Pour ceux qui détiennent un passeport d’un pays riche et qui ont commencé à voyager dans les 20 dernières années, tout était assez facile. Sortir de son pays autant d’argent que l’on veut, franchir les frontières d’un pays à l’autre avec un minimum de formalités administratives. Tout ça était considéré comme normal. Pourtant, l’histoire nous enseigne qu’en matière de voyages à l’étranger, comme pour le commerce en général, il y a des cycles d’ouverture mais aussi de fermeture.
Depuis l’avènement de l’ère industrielle, il y a eu une longue et forte période de mondialisation entre 1870 (à peu près) et 1914. C’était l’époque des grands empires coloniaux et des migrations massives qui ont peuplé des pays comme l’Argentine, le Canada ou l’Australie. Les capitaux circulaient aussi facilement que les gens et les marchandises, et grâce au développement des chemins de fer et des paquebots à vapeur, les « 1 % » de l’époque commençaient à voyager pour le plaisir, donnant naissance à l’industrie touristique moderne. Aux frontières, les formalités étaient légères, voire inexistantes. La frontière entre les États-Unis et le Mexique, par exemple, était complètement ouverte et on la traversait sans aucun document.
La Première Guerre mondiale a sonné la fin de la récréation. Par la suite, la grande dépression économique et la Seconde Guerre mondiale n’ont fait que verrouiller un peu plus les frontières. Ayant grandi dans l’Europe de l’après-guerre, je me souviens d’une époque où le contrôle des changes limitait le montant d’argent que l’on pouvait sortir du pays. Aller de Paris à Bruxelles nécessitait un arrêt au poste frontière. Quant à l’Europe de l’Est, celle qui se trouvait de l’autre côté du rideau de fer, c’était une autre planète. L’URSS était une terre inconnue que l’on disait paradisiaque ou infernale, selon son affiliation politique. Les Britanniques ont perdu le droit de circuler librement dans leur ex-empire devenu Commonwealth. Une visite aux États-Unis (excepté pour les Canadiens) nécessitait une visite préalable au consulat américain, avec de longues attentes et beaucoup de papiers à remplir. L’Amérique latine était surtout composée de dictatures violentes et xénophobes. La Chine de Mao était complètement fermée et le principal lieu touristique de Macao était le poste frontière d’où l’on pouvait apercevoir les panneaux de propagande maoïste.
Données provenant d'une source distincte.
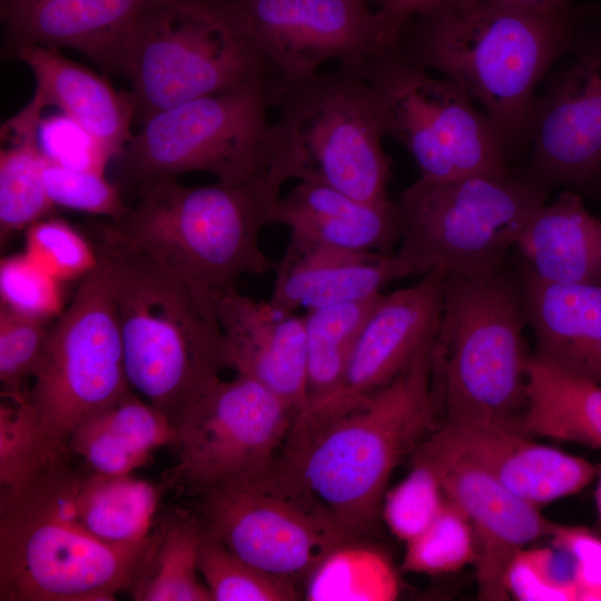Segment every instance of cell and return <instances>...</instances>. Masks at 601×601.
Masks as SVG:
<instances>
[{
	"instance_id": "obj_1",
	"label": "cell",
	"mask_w": 601,
	"mask_h": 601,
	"mask_svg": "<svg viewBox=\"0 0 601 601\" xmlns=\"http://www.w3.org/2000/svg\"><path fill=\"white\" fill-rule=\"evenodd\" d=\"M592 6L538 12L462 0L412 20L390 48L477 100L504 147L528 138L535 89L568 51Z\"/></svg>"
},
{
	"instance_id": "obj_2",
	"label": "cell",
	"mask_w": 601,
	"mask_h": 601,
	"mask_svg": "<svg viewBox=\"0 0 601 601\" xmlns=\"http://www.w3.org/2000/svg\"><path fill=\"white\" fill-rule=\"evenodd\" d=\"M93 248L109 287L135 388L176 427L227 368L216 299L105 221Z\"/></svg>"
},
{
	"instance_id": "obj_3",
	"label": "cell",
	"mask_w": 601,
	"mask_h": 601,
	"mask_svg": "<svg viewBox=\"0 0 601 601\" xmlns=\"http://www.w3.org/2000/svg\"><path fill=\"white\" fill-rule=\"evenodd\" d=\"M68 454H53L0 503L1 601H110L135 582L149 535L112 544L88 532L77 510L80 474Z\"/></svg>"
},
{
	"instance_id": "obj_4",
	"label": "cell",
	"mask_w": 601,
	"mask_h": 601,
	"mask_svg": "<svg viewBox=\"0 0 601 601\" xmlns=\"http://www.w3.org/2000/svg\"><path fill=\"white\" fill-rule=\"evenodd\" d=\"M279 198L266 179L185 186L159 178L139 184L137 201L106 223L217 300L245 275L274 270L259 236L276 223Z\"/></svg>"
},
{
	"instance_id": "obj_5",
	"label": "cell",
	"mask_w": 601,
	"mask_h": 601,
	"mask_svg": "<svg viewBox=\"0 0 601 601\" xmlns=\"http://www.w3.org/2000/svg\"><path fill=\"white\" fill-rule=\"evenodd\" d=\"M431 345L388 385L279 456L354 538L375 526L394 469L435 425Z\"/></svg>"
},
{
	"instance_id": "obj_6",
	"label": "cell",
	"mask_w": 601,
	"mask_h": 601,
	"mask_svg": "<svg viewBox=\"0 0 601 601\" xmlns=\"http://www.w3.org/2000/svg\"><path fill=\"white\" fill-rule=\"evenodd\" d=\"M525 325L521 287L501 266L446 273L431 345L445 423L516 427L526 404Z\"/></svg>"
},
{
	"instance_id": "obj_7",
	"label": "cell",
	"mask_w": 601,
	"mask_h": 601,
	"mask_svg": "<svg viewBox=\"0 0 601 601\" xmlns=\"http://www.w3.org/2000/svg\"><path fill=\"white\" fill-rule=\"evenodd\" d=\"M270 129L268 180L276 189L289 179L326 184L365 203L388 199L391 160L368 85L338 66L295 81L277 80Z\"/></svg>"
},
{
	"instance_id": "obj_8",
	"label": "cell",
	"mask_w": 601,
	"mask_h": 601,
	"mask_svg": "<svg viewBox=\"0 0 601 601\" xmlns=\"http://www.w3.org/2000/svg\"><path fill=\"white\" fill-rule=\"evenodd\" d=\"M120 75L131 83L141 121L199 97L276 78L211 0H168L144 13L126 42Z\"/></svg>"
},
{
	"instance_id": "obj_9",
	"label": "cell",
	"mask_w": 601,
	"mask_h": 601,
	"mask_svg": "<svg viewBox=\"0 0 601 601\" xmlns=\"http://www.w3.org/2000/svg\"><path fill=\"white\" fill-rule=\"evenodd\" d=\"M276 81L254 80L148 117L119 156L127 174L137 185L193 171L225 184L269 183Z\"/></svg>"
},
{
	"instance_id": "obj_10",
	"label": "cell",
	"mask_w": 601,
	"mask_h": 601,
	"mask_svg": "<svg viewBox=\"0 0 601 601\" xmlns=\"http://www.w3.org/2000/svg\"><path fill=\"white\" fill-rule=\"evenodd\" d=\"M549 190L525 175L418 178L395 200L401 239L396 252L428 273H465L502 266Z\"/></svg>"
},
{
	"instance_id": "obj_11",
	"label": "cell",
	"mask_w": 601,
	"mask_h": 601,
	"mask_svg": "<svg viewBox=\"0 0 601 601\" xmlns=\"http://www.w3.org/2000/svg\"><path fill=\"white\" fill-rule=\"evenodd\" d=\"M368 85L384 137L413 156L422 179L505 176L504 145L472 98L449 78H434L391 49L349 66Z\"/></svg>"
},
{
	"instance_id": "obj_12",
	"label": "cell",
	"mask_w": 601,
	"mask_h": 601,
	"mask_svg": "<svg viewBox=\"0 0 601 601\" xmlns=\"http://www.w3.org/2000/svg\"><path fill=\"white\" fill-rule=\"evenodd\" d=\"M27 397L50 445L68 450L73 428L130 391L115 304L97 266L49 326Z\"/></svg>"
},
{
	"instance_id": "obj_13",
	"label": "cell",
	"mask_w": 601,
	"mask_h": 601,
	"mask_svg": "<svg viewBox=\"0 0 601 601\" xmlns=\"http://www.w3.org/2000/svg\"><path fill=\"white\" fill-rule=\"evenodd\" d=\"M197 513L235 554L294 583L338 545L343 530L304 484L277 463L246 482L197 494Z\"/></svg>"
},
{
	"instance_id": "obj_14",
	"label": "cell",
	"mask_w": 601,
	"mask_h": 601,
	"mask_svg": "<svg viewBox=\"0 0 601 601\" xmlns=\"http://www.w3.org/2000/svg\"><path fill=\"white\" fill-rule=\"evenodd\" d=\"M296 413L244 375L220 380L176 425L170 483L194 494L255 479L278 461Z\"/></svg>"
},
{
	"instance_id": "obj_15",
	"label": "cell",
	"mask_w": 601,
	"mask_h": 601,
	"mask_svg": "<svg viewBox=\"0 0 601 601\" xmlns=\"http://www.w3.org/2000/svg\"><path fill=\"white\" fill-rule=\"evenodd\" d=\"M560 61L533 101L524 175L578 193L601 184V10L592 8Z\"/></svg>"
},
{
	"instance_id": "obj_16",
	"label": "cell",
	"mask_w": 601,
	"mask_h": 601,
	"mask_svg": "<svg viewBox=\"0 0 601 601\" xmlns=\"http://www.w3.org/2000/svg\"><path fill=\"white\" fill-rule=\"evenodd\" d=\"M279 81L354 66L378 42L374 0H211Z\"/></svg>"
},
{
	"instance_id": "obj_17",
	"label": "cell",
	"mask_w": 601,
	"mask_h": 601,
	"mask_svg": "<svg viewBox=\"0 0 601 601\" xmlns=\"http://www.w3.org/2000/svg\"><path fill=\"white\" fill-rule=\"evenodd\" d=\"M445 275L444 268H436L414 285L382 295L339 382L296 415L283 452L299 447L388 385L432 343L442 308Z\"/></svg>"
},
{
	"instance_id": "obj_18",
	"label": "cell",
	"mask_w": 601,
	"mask_h": 601,
	"mask_svg": "<svg viewBox=\"0 0 601 601\" xmlns=\"http://www.w3.org/2000/svg\"><path fill=\"white\" fill-rule=\"evenodd\" d=\"M414 454L435 466L445 499L454 503L471 524L480 599L509 600L504 580L512 560L528 544L549 535L553 522L541 514L539 506L474 465L439 455L423 444Z\"/></svg>"
},
{
	"instance_id": "obj_19",
	"label": "cell",
	"mask_w": 601,
	"mask_h": 601,
	"mask_svg": "<svg viewBox=\"0 0 601 601\" xmlns=\"http://www.w3.org/2000/svg\"><path fill=\"white\" fill-rule=\"evenodd\" d=\"M423 445L476 466L539 508L582 491L600 466L503 425L444 423Z\"/></svg>"
},
{
	"instance_id": "obj_20",
	"label": "cell",
	"mask_w": 601,
	"mask_h": 601,
	"mask_svg": "<svg viewBox=\"0 0 601 601\" xmlns=\"http://www.w3.org/2000/svg\"><path fill=\"white\" fill-rule=\"evenodd\" d=\"M227 368L260 383L296 415L307 402L304 315L237 290L216 300ZM296 417V416H295Z\"/></svg>"
},
{
	"instance_id": "obj_21",
	"label": "cell",
	"mask_w": 601,
	"mask_h": 601,
	"mask_svg": "<svg viewBox=\"0 0 601 601\" xmlns=\"http://www.w3.org/2000/svg\"><path fill=\"white\" fill-rule=\"evenodd\" d=\"M168 0H0L12 50L24 45L79 51L105 72L120 73L138 19Z\"/></svg>"
},
{
	"instance_id": "obj_22",
	"label": "cell",
	"mask_w": 601,
	"mask_h": 601,
	"mask_svg": "<svg viewBox=\"0 0 601 601\" xmlns=\"http://www.w3.org/2000/svg\"><path fill=\"white\" fill-rule=\"evenodd\" d=\"M273 272L269 299L293 312L368 298L394 280L426 274L421 264L397 253L352 250L292 238Z\"/></svg>"
},
{
	"instance_id": "obj_23",
	"label": "cell",
	"mask_w": 601,
	"mask_h": 601,
	"mask_svg": "<svg viewBox=\"0 0 601 601\" xmlns=\"http://www.w3.org/2000/svg\"><path fill=\"white\" fill-rule=\"evenodd\" d=\"M33 73L36 90L28 102L43 111L57 107L80 127L109 159L119 157L132 138L136 105L131 93L115 90L90 69L66 58L59 49L24 45L11 50Z\"/></svg>"
},
{
	"instance_id": "obj_24",
	"label": "cell",
	"mask_w": 601,
	"mask_h": 601,
	"mask_svg": "<svg viewBox=\"0 0 601 601\" xmlns=\"http://www.w3.org/2000/svg\"><path fill=\"white\" fill-rule=\"evenodd\" d=\"M533 356L601 385V284H560L522 273Z\"/></svg>"
},
{
	"instance_id": "obj_25",
	"label": "cell",
	"mask_w": 601,
	"mask_h": 601,
	"mask_svg": "<svg viewBox=\"0 0 601 601\" xmlns=\"http://www.w3.org/2000/svg\"><path fill=\"white\" fill-rule=\"evenodd\" d=\"M276 223L304 243L392 254L401 228L395 200L365 203L313 180H298L280 197Z\"/></svg>"
},
{
	"instance_id": "obj_26",
	"label": "cell",
	"mask_w": 601,
	"mask_h": 601,
	"mask_svg": "<svg viewBox=\"0 0 601 601\" xmlns=\"http://www.w3.org/2000/svg\"><path fill=\"white\" fill-rule=\"evenodd\" d=\"M523 273L546 283L601 284V219L568 189L530 218L515 246Z\"/></svg>"
},
{
	"instance_id": "obj_27",
	"label": "cell",
	"mask_w": 601,
	"mask_h": 601,
	"mask_svg": "<svg viewBox=\"0 0 601 601\" xmlns=\"http://www.w3.org/2000/svg\"><path fill=\"white\" fill-rule=\"evenodd\" d=\"M175 441L173 423L128 391L85 417L71 432L67 447L92 472L130 474L156 449Z\"/></svg>"
},
{
	"instance_id": "obj_28",
	"label": "cell",
	"mask_w": 601,
	"mask_h": 601,
	"mask_svg": "<svg viewBox=\"0 0 601 601\" xmlns=\"http://www.w3.org/2000/svg\"><path fill=\"white\" fill-rule=\"evenodd\" d=\"M515 428L601 450V385L530 356L526 404Z\"/></svg>"
},
{
	"instance_id": "obj_29",
	"label": "cell",
	"mask_w": 601,
	"mask_h": 601,
	"mask_svg": "<svg viewBox=\"0 0 601 601\" xmlns=\"http://www.w3.org/2000/svg\"><path fill=\"white\" fill-rule=\"evenodd\" d=\"M207 526L198 513L174 510L149 533L130 588L138 601H214L198 579V554Z\"/></svg>"
},
{
	"instance_id": "obj_30",
	"label": "cell",
	"mask_w": 601,
	"mask_h": 601,
	"mask_svg": "<svg viewBox=\"0 0 601 601\" xmlns=\"http://www.w3.org/2000/svg\"><path fill=\"white\" fill-rule=\"evenodd\" d=\"M41 120V112L26 105L0 128L1 242L43 219L55 207L42 175Z\"/></svg>"
},
{
	"instance_id": "obj_31",
	"label": "cell",
	"mask_w": 601,
	"mask_h": 601,
	"mask_svg": "<svg viewBox=\"0 0 601 601\" xmlns=\"http://www.w3.org/2000/svg\"><path fill=\"white\" fill-rule=\"evenodd\" d=\"M159 497V487L146 480L90 471L79 475V521L102 541L135 543L149 535Z\"/></svg>"
},
{
	"instance_id": "obj_32",
	"label": "cell",
	"mask_w": 601,
	"mask_h": 601,
	"mask_svg": "<svg viewBox=\"0 0 601 601\" xmlns=\"http://www.w3.org/2000/svg\"><path fill=\"white\" fill-rule=\"evenodd\" d=\"M383 293L354 302L306 311V406L328 394L339 382L354 345ZM304 407V408H305Z\"/></svg>"
},
{
	"instance_id": "obj_33",
	"label": "cell",
	"mask_w": 601,
	"mask_h": 601,
	"mask_svg": "<svg viewBox=\"0 0 601 601\" xmlns=\"http://www.w3.org/2000/svg\"><path fill=\"white\" fill-rule=\"evenodd\" d=\"M398 592V577L388 558L354 539L331 551L311 572L305 599L392 601Z\"/></svg>"
},
{
	"instance_id": "obj_34",
	"label": "cell",
	"mask_w": 601,
	"mask_h": 601,
	"mask_svg": "<svg viewBox=\"0 0 601 601\" xmlns=\"http://www.w3.org/2000/svg\"><path fill=\"white\" fill-rule=\"evenodd\" d=\"M58 451L48 442L27 392L1 393L0 503L21 491Z\"/></svg>"
},
{
	"instance_id": "obj_35",
	"label": "cell",
	"mask_w": 601,
	"mask_h": 601,
	"mask_svg": "<svg viewBox=\"0 0 601 601\" xmlns=\"http://www.w3.org/2000/svg\"><path fill=\"white\" fill-rule=\"evenodd\" d=\"M198 570L214 601L299 599L296 583L245 561L229 550L208 528L199 548Z\"/></svg>"
},
{
	"instance_id": "obj_36",
	"label": "cell",
	"mask_w": 601,
	"mask_h": 601,
	"mask_svg": "<svg viewBox=\"0 0 601 601\" xmlns=\"http://www.w3.org/2000/svg\"><path fill=\"white\" fill-rule=\"evenodd\" d=\"M475 561V541L465 514L449 500L418 535L405 543L404 572L446 574Z\"/></svg>"
},
{
	"instance_id": "obj_37",
	"label": "cell",
	"mask_w": 601,
	"mask_h": 601,
	"mask_svg": "<svg viewBox=\"0 0 601 601\" xmlns=\"http://www.w3.org/2000/svg\"><path fill=\"white\" fill-rule=\"evenodd\" d=\"M445 501L435 466L414 454L410 473L385 492L381 514L391 533L406 543L431 524Z\"/></svg>"
},
{
	"instance_id": "obj_38",
	"label": "cell",
	"mask_w": 601,
	"mask_h": 601,
	"mask_svg": "<svg viewBox=\"0 0 601 601\" xmlns=\"http://www.w3.org/2000/svg\"><path fill=\"white\" fill-rule=\"evenodd\" d=\"M504 583L509 595L520 601L578 600L571 561L552 545L521 550Z\"/></svg>"
},
{
	"instance_id": "obj_39",
	"label": "cell",
	"mask_w": 601,
	"mask_h": 601,
	"mask_svg": "<svg viewBox=\"0 0 601 601\" xmlns=\"http://www.w3.org/2000/svg\"><path fill=\"white\" fill-rule=\"evenodd\" d=\"M26 253L59 282L82 278L98 266L93 245L61 219H40L27 228Z\"/></svg>"
},
{
	"instance_id": "obj_40",
	"label": "cell",
	"mask_w": 601,
	"mask_h": 601,
	"mask_svg": "<svg viewBox=\"0 0 601 601\" xmlns=\"http://www.w3.org/2000/svg\"><path fill=\"white\" fill-rule=\"evenodd\" d=\"M49 324L46 321L0 307L1 393H24V382L33 377L43 356Z\"/></svg>"
},
{
	"instance_id": "obj_41",
	"label": "cell",
	"mask_w": 601,
	"mask_h": 601,
	"mask_svg": "<svg viewBox=\"0 0 601 601\" xmlns=\"http://www.w3.org/2000/svg\"><path fill=\"white\" fill-rule=\"evenodd\" d=\"M60 282L26 252L0 263L1 305L33 318L49 322L62 308Z\"/></svg>"
},
{
	"instance_id": "obj_42",
	"label": "cell",
	"mask_w": 601,
	"mask_h": 601,
	"mask_svg": "<svg viewBox=\"0 0 601 601\" xmlns=\"http://www.w3.org/2000/svg\"><path fill=\"white\" fill-rule=\"evenodd\" d=\"M42 175L48 196L55 206L108 219L121 217L128 207L118 187L105 174L63 166L45 156Z\"/></svg>"
},
{
	"instance_id": "obj_43",
	"label": "cell",
	"mask_w": 601,
	"mask_h": 601,
	"mask_svg": "<svg viewBox=\"0 0 601 601\" xmlns=\"http://www.w3.org/2000/svg\"><path fill=\"white\" fill-rule=\"evenodd\" d=\"M551 545L568 556L579 601H591L601 591V538L583 526L553 523Z\"/></svg>"
},
{
	"instance_id": "obj_44",
	"label": "cell",
	"mask_w": 601,
	"mask_h": 601,
	"mask_svg": "<svg viewBox=\"0 0 601 601\" xmlns=\"http://www.w3.org/2000/svg\"><path fill=\"white\" fill-rule=\"evenodd\" d=\"M40 147L46 157L63 166L105 174L109 158L80 127L67 117L41 120Z\"/></svg>"
},
{
	"instance_id": "obj_45",
	"label": "cell",
	"mask_w": 601,
	"mask_h": 601,
	"mask_svg": "<svg viewBox=\"0 0 601 601\" xmlns=\"http://www.w3.org/2000/svg\"><path fill=\"white\" fill-rule=\"evenodd\" d=\"M460 1L462 0H374L381 48H392L412 20Z\"/></svg>"
},
{
	"instance_id": "obj_46",
	"label": "cell",
	"mask_w": 601,
	"mask_h": 601,
	"mask_svg": "<svg viewBox=\"0 0 601 601\" xmlns=\"http://www.w3.org/2000/svg\"><path fill=\"white\" fill-rule=\"evenodd\" d=\"M505 6H510L518 9L538 11V12H552L561 10L570 4L566 0H494Z\"/></svg>"
},
{
	"instance_id": "obj_47",
	"label": "cell",
	"mask_w": 601,
	"mask_h": 601,
	"mask_svg": "<svg viewBox=\"0 0 601 601\" xmlns=\"http://www.w3.org/2000/svg\"><path fill=\"white\" fill-rule=\"evenodd\" d=\"M597 477H598V485L595 490V504H597L599 520L601 523V465L599 466V473Z\"/></svg>"
}]
</instances>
La grande ouverture n’est revenue que dans les années 90, avec la chute du mur de Berlin et la dissolution de l’empire soviétique. En Europe, la disparition des contrôles frontaliers dans l’espace Schengen et l’adoption de la monnaie unique ont été deux des facteurs les plus marquants de cet épisode de mondialisation au pas de course. Selon les observateurs les plus enthousiastes, c’était la fin des nationalismes. La paix et la prospérité éternelles nous attendaient au tournant. On a oublié que la mondialisation du 19e siècle a créé des inégalitésgénératrices de tensions et des dérives financières débouchant sur de graves crises.
Dans les années 2000, l’histoire nous a rattrapés. L’islamisme politique ultraradical a fait fuir les touristes d’une grande partie du monde musulman. Les phénomènes migratoires incontrôlés amènent un nombre croissant d’électeurs à réclamer le rétablissement des frontières. Des pays réputés ouverts, notamment le Canada, exigent maintenant que tous les touristes étrangers (à l’exception des Américains) soient munis d’une pré-autorisation avant de voyager au Canada. C’est, en quelque sorte, un visa qui ne dit pas son nom. Si Trump est fier de son mur, d’autre en érigent de façon plus discrète. La mondialisation fait marche arrière et, durant ce long cycle qui s’annonce, il est peu probable que les voyages à l’étranger demeurent aussi faciles.